Academic medicine can be a rewarding path filled with opportunities for personal and professional growth, from teaching opportunities to handling complex patient cases, according to a presenter at Real World Ophthalmology.
“The magic of academics is that you get involved in teaching, discovery, healing patients and shaping the future,” Grayson W. Armstrong, MD, MPH, instructor in ophthalmology and associate director of medical student education at Harvard Medical School and director of the ophthalmology emergency service at Mass Eye and Ear, said during a presentation.
Long-term success in academia requires prioritizing wellness and setting boundaries.
Driven by his interest in teaching, research and curing blinding diseases, Armstrong said he found academia to be his ideal professional environment.
However, a career in academic medicine can have its challenges. Armstrong said he has faced a range of difficulties including rejected articles and grant proposals as well as moments that put his leadership skills to the test.
To handle the stress of academia, Armstrong emphasized the importance of balance, wellness, and making time to rest and reflect, even for brief 10-to-15-minute periods. Although early-career professionals may benefit from saying yes to all opportunities that come their way, he said physicians must eventually set boundaries and decide which opportunities to prioritize.

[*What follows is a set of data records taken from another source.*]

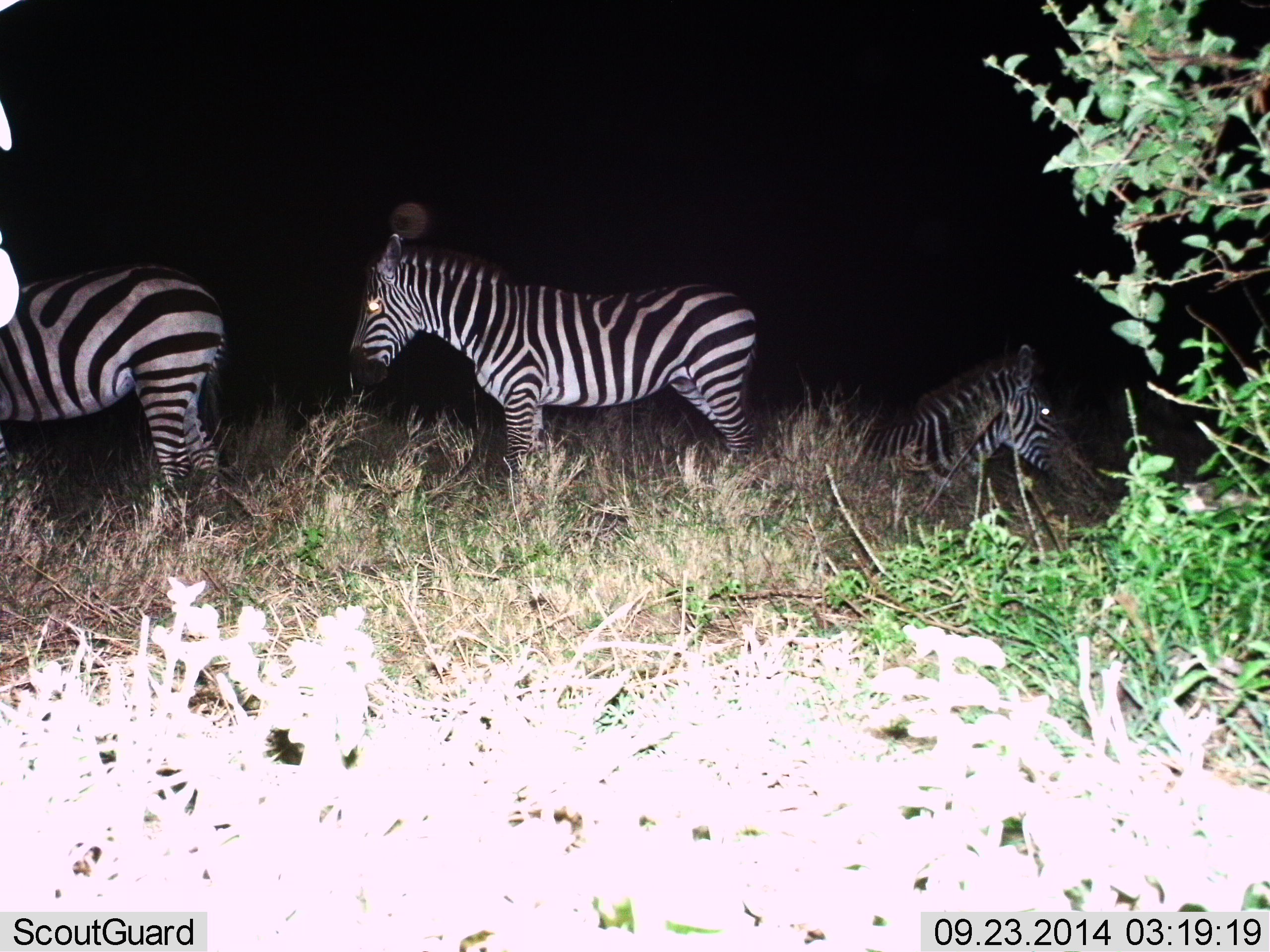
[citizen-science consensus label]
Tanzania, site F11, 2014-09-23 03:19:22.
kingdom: Animalia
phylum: Chordata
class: Mammalia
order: Perissodactyla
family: Equidae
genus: Equus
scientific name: Equus quagga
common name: plains zebra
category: zebra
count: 3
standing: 100%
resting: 70%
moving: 0%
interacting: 0%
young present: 10%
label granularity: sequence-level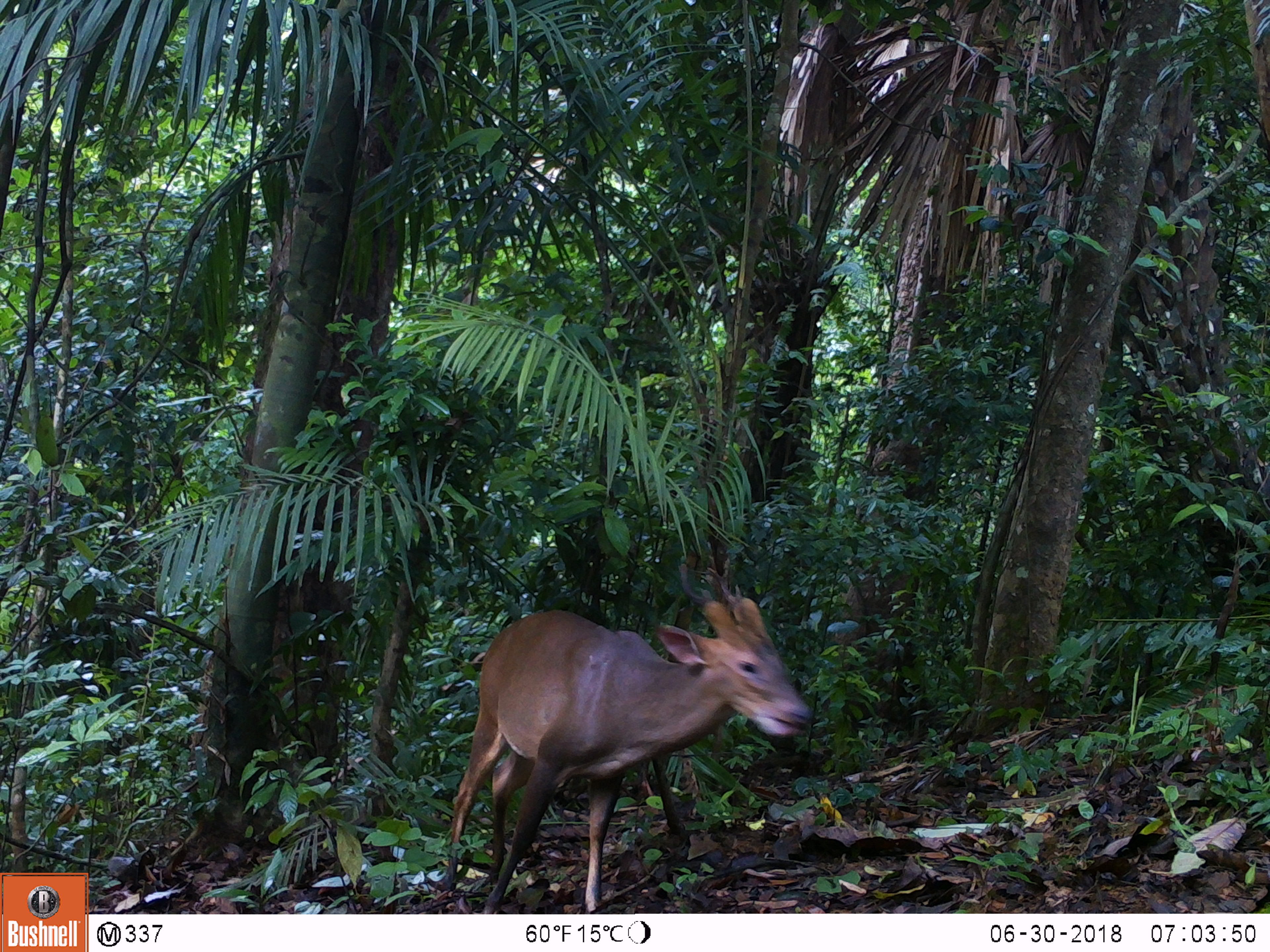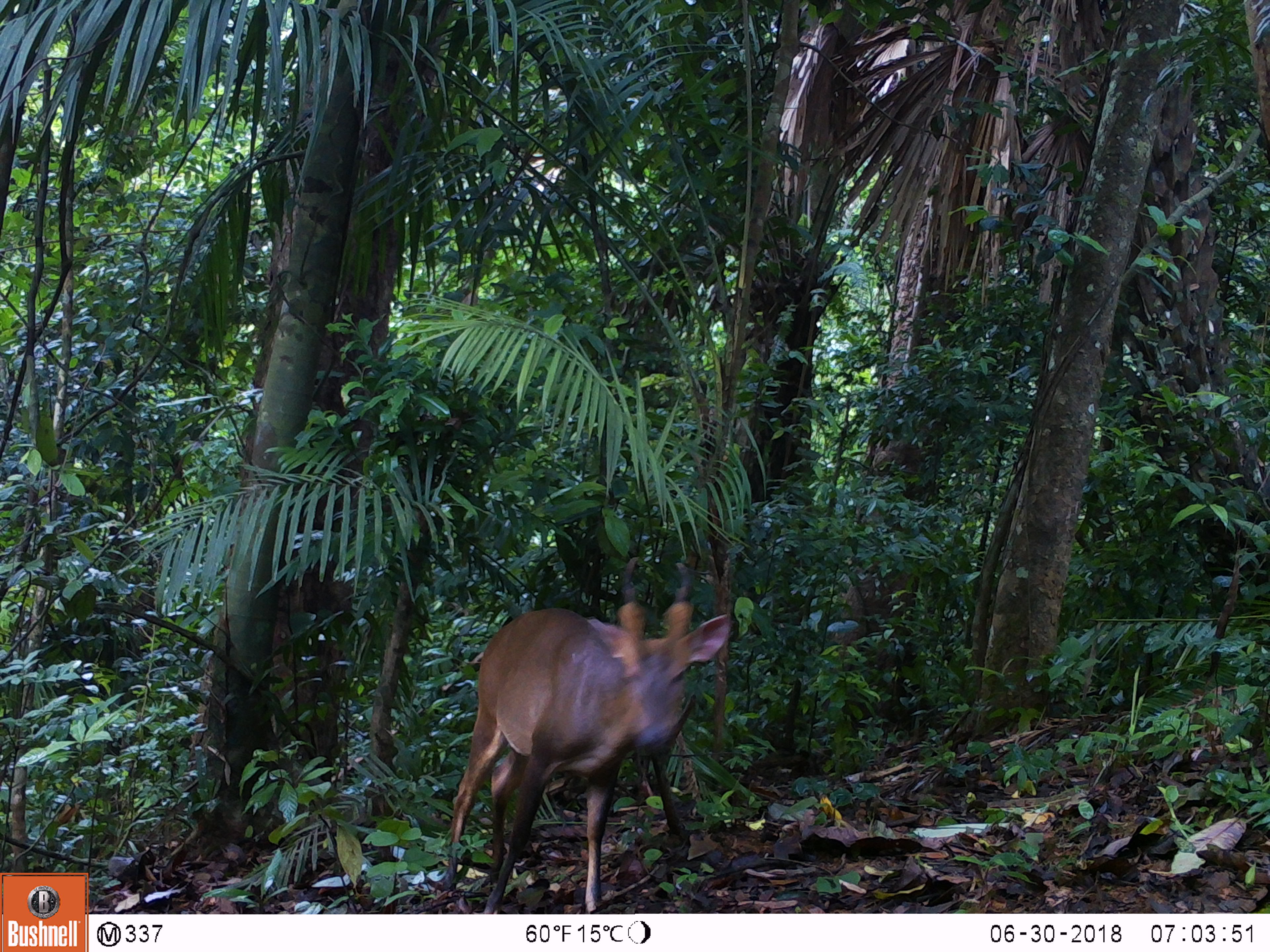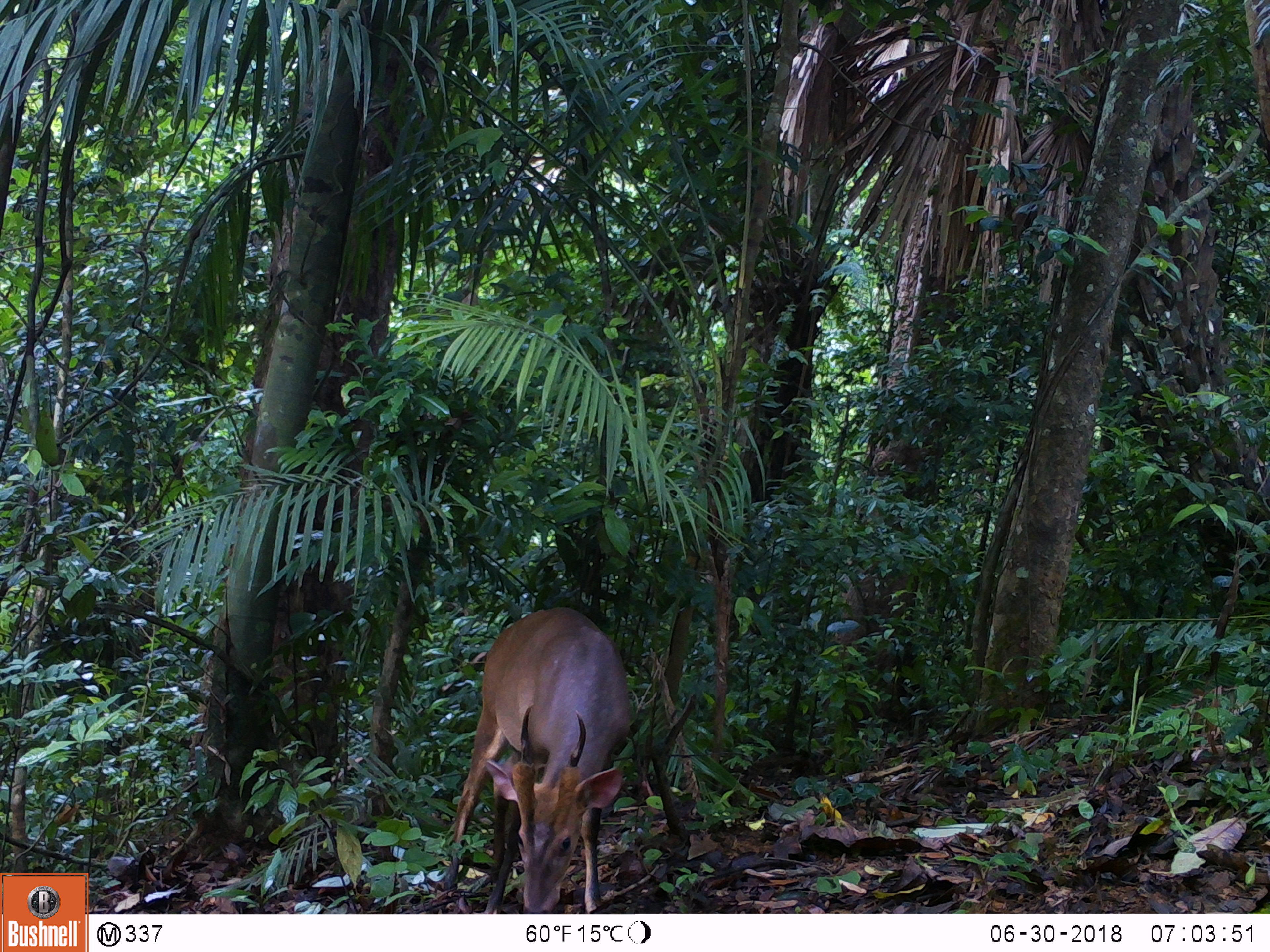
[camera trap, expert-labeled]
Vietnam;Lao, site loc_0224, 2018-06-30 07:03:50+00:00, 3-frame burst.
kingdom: Animalia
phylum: Chordata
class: Mammalia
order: Artiodactyla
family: Cervidae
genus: Muntiacus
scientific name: Muntiacus vuquangensis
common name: large-antlered muntjac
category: large antlered muntjac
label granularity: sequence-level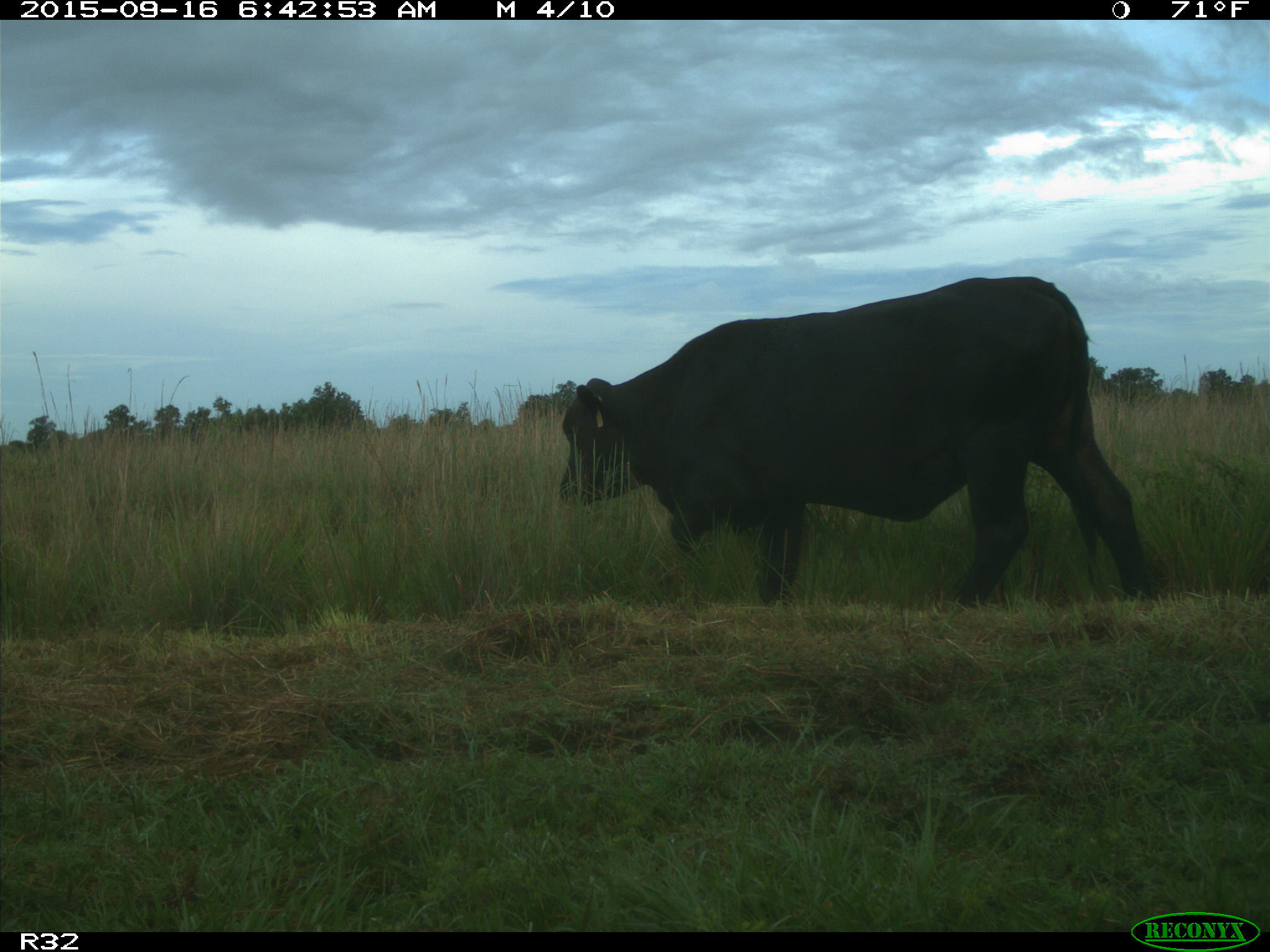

One of the earliest lessons Armstrong learned in his career in academia was the significance of mentors. His own mentors played a crucial role in helping him develop grant writing, clinical practice and pedagogical skills. Later, he learned how fulfilling it could be to become a mentor himself to colleagues, fellows and residents.
Grayson W. Armstrong
“[Medical students] are always so bright-eyed and bushy-tailed,” Armstrong said. “It makes your day-to-day so much more exciting. The same is true with residents when you show them a new surgical technique, let them operate, and get them to trust you as a teacher and you to trust them as a surgeon. It’s incredible.”
In addition to his love of mentorship, Armstrong enjoys his career in academic medicine because of the opportunities for teaching, collaboration, leadership, research, patient care and the ways they all intersect.
Armstrong said research offers the opportunity to collaborate with other departments and institutions at national and international levels. He appreciates that his ability to teach shapes patient care by molding future physicians and providing him with communication skills that he uses to help educate patients on their diseases.
Armstrong said at the end of the day, caring for patients is the heart of his work.
“As a doctor in academia, you will handle the most intense, complex and rewarding cases,” Armstrong said. “You will see the second, third and fourth opinion consults. Patients come to academics for the final answer, and you get to be the end of the road for them.”